Prenons un exemple. J’ai acheté Les yeux jaunes des crocodiles (Pancol) avec le chèque de Noël du comité d’entreprise. Ma Couz m’avait dit que c’était très très bien. La couverture me plaisait. L’épaisseur aussi. J’aurais du me méfier du résumé, pourtant : “Ce roman parle des hommes. Et des femmes. Celles que nous sommes, celles que nous voudrions être, celles que nous ne serons jamais, celles que nous deviendrons peut-être”, effectivement, j’aurais du voir que ça s’annonçait fort mal. Résultat, je suis engluée à la page 197. Je m’emmerde sec. Le style est plat. Les personnages mous. L’intrigue n’avance pas. Les situations sont caricaturales. Tout est téléphoné, rien ne me surprend. Rien n’est crédible. Vous y croyez, vous, à une ado qui utilise l’expression “le comble du luxe” ? On dirait un bon vieux sitcom. Gros gâchis de papier, gros gâchis de temps, gros gâchis de chèque de Noël du comité d’entreprise. Le roman a reçu le prix 2006 de la Maison de la Presse. Ceci confirme que ce n’est pas en vendant Voici qu’on attrape la fibre littéraire. Depuis l’auteur a sorti La valse lente des tortues. Je m’interroge : est ce qu’elle va s’attaquer à tous les reptiles ? Le prochain, c’est “Le vaste trou du cul des iguanes”. (Oui, je suis sans pitié ; vous comprenez ^ ^ maintenant. Mais je suis frustrée, je gère comme je peux, hein.)

Lignes de données:

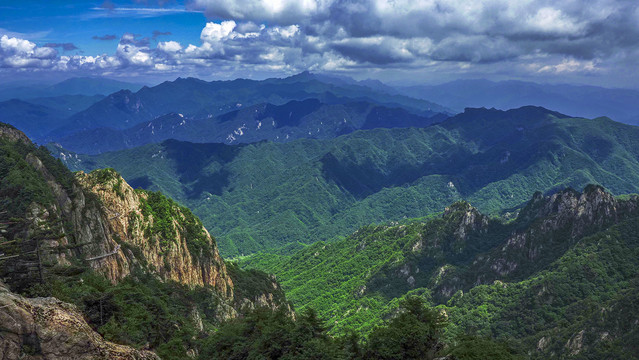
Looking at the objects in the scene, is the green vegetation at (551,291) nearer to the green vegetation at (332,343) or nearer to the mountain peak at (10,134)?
the green vegetation at (332,343)

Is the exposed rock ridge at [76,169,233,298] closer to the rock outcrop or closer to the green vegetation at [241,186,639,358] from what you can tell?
the green vegetation at [241,186,639,358]

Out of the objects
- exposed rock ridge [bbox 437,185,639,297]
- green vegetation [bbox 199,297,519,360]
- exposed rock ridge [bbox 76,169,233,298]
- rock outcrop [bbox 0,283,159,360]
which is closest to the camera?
rock outcrop [bbox 0,283,159,360]

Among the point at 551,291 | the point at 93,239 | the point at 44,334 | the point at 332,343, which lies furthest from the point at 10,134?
→ the point at 551,291

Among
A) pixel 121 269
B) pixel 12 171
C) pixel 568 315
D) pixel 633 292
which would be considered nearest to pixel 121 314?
pixel 121 269

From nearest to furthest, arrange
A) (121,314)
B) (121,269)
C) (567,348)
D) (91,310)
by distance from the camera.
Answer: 1. (91,310)
2. (121,314)
3. (121,269)
4. (567,348)

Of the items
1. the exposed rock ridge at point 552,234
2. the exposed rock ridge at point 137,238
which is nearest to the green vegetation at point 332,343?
the exposed rock ridge at point 137,238

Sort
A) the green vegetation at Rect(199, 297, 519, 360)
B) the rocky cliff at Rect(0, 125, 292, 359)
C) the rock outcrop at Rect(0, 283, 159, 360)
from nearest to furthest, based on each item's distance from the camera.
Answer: the rock outcrop at Rect(0, 283, 159, 360), the rocky cliff at Rect(0, 125, 292, 359), the green vegetation at Rect(199, 297, 519, 360)

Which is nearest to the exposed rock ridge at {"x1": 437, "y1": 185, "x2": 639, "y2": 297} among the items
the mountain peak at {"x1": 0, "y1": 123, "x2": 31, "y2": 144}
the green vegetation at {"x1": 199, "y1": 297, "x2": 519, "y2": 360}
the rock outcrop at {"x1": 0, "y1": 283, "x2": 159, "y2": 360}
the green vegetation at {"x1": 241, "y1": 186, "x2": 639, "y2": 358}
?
the green vegetation at {"x1": 241, "y1": 186, "x2": 639, "y2": 358}

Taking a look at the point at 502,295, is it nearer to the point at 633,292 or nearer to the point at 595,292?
the point at 595,292

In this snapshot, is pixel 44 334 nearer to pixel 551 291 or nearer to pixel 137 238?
pixel 137 238
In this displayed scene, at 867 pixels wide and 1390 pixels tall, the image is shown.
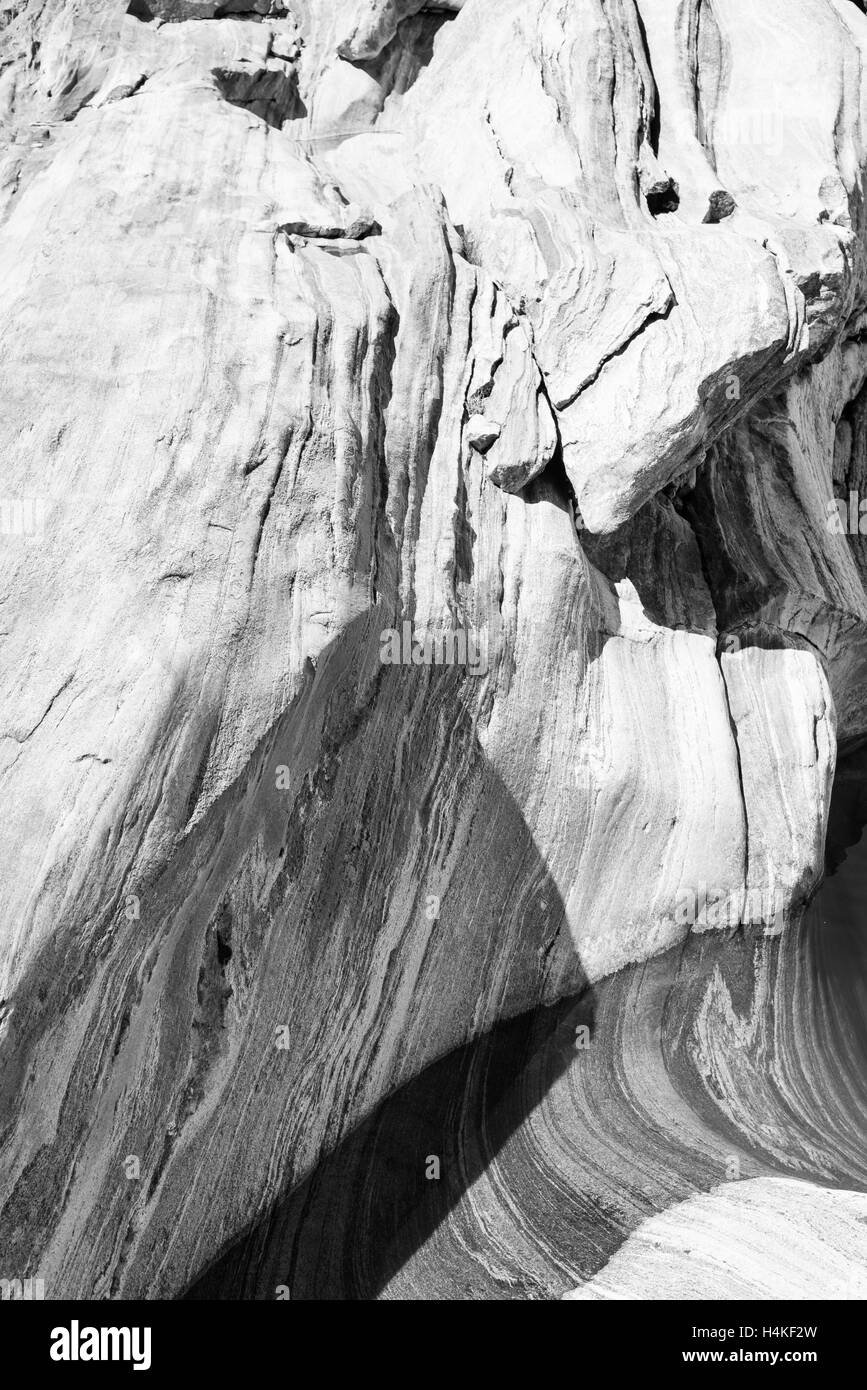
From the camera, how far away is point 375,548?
617 cm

Défi:
Reproduisez à l'identique, du premier au dernier mot, l'extrait retenu ci-dessus.

Résultat obtenu:
Prenons un exemple. J’ai acheté Les yeux jaunes des crocodiles (Pancol) avec le chèque de Noël du comité d’entreprise. Ma Couz m’avait dit que c’était très très bien. La couverture me plaisait. L’épaisseur aussi. J’aurais du me méfier du résumé, pourtant : “Ce roman parle des hommes. Et des femmes. Celles que nous sommes, celles que nous voudrions être, celles que nous ne serons jamais, celles que nous deviendrons peut-être”, effectivement, j’aurais du voir que ça s’annonçait fort mal. Résultat, je suis engluée à la page 197. Je m’emmerde sec. Le style est plat. Les personnages mous. L’intrigue n’avance pas. Les situations sont caricaturales. Tout est téléphoné, rien ne me surprend. Rien n’est crédible. Vous y croyez, vous, à une ado qui utilise l’expression “le comble du luxe” ? On dirait un bon vieux sitcom. Gros gâchis de papier, gros gâchis de temps, gros gâchis de chèque de Noël du comité d’entreprise. Le roman a reçu le prix 2006 de la Maison de la Presse. Ceci confirme que ce n’est pas en vendant Voici qu’on attrape la fibre littéraire. Depuis l’auteur a sorti La valse lente des tortues. Je m’interroge : est ce qu’elle va s’attaquer à tous les reptiles ? Le prochain, c’est “Le vaste trou du cul des iguanes”. (Oui, je suis sans pitié ; vous comprenez ^ ^ maintenant. Mais je suis frustrée, je gère comme je peux, hein.)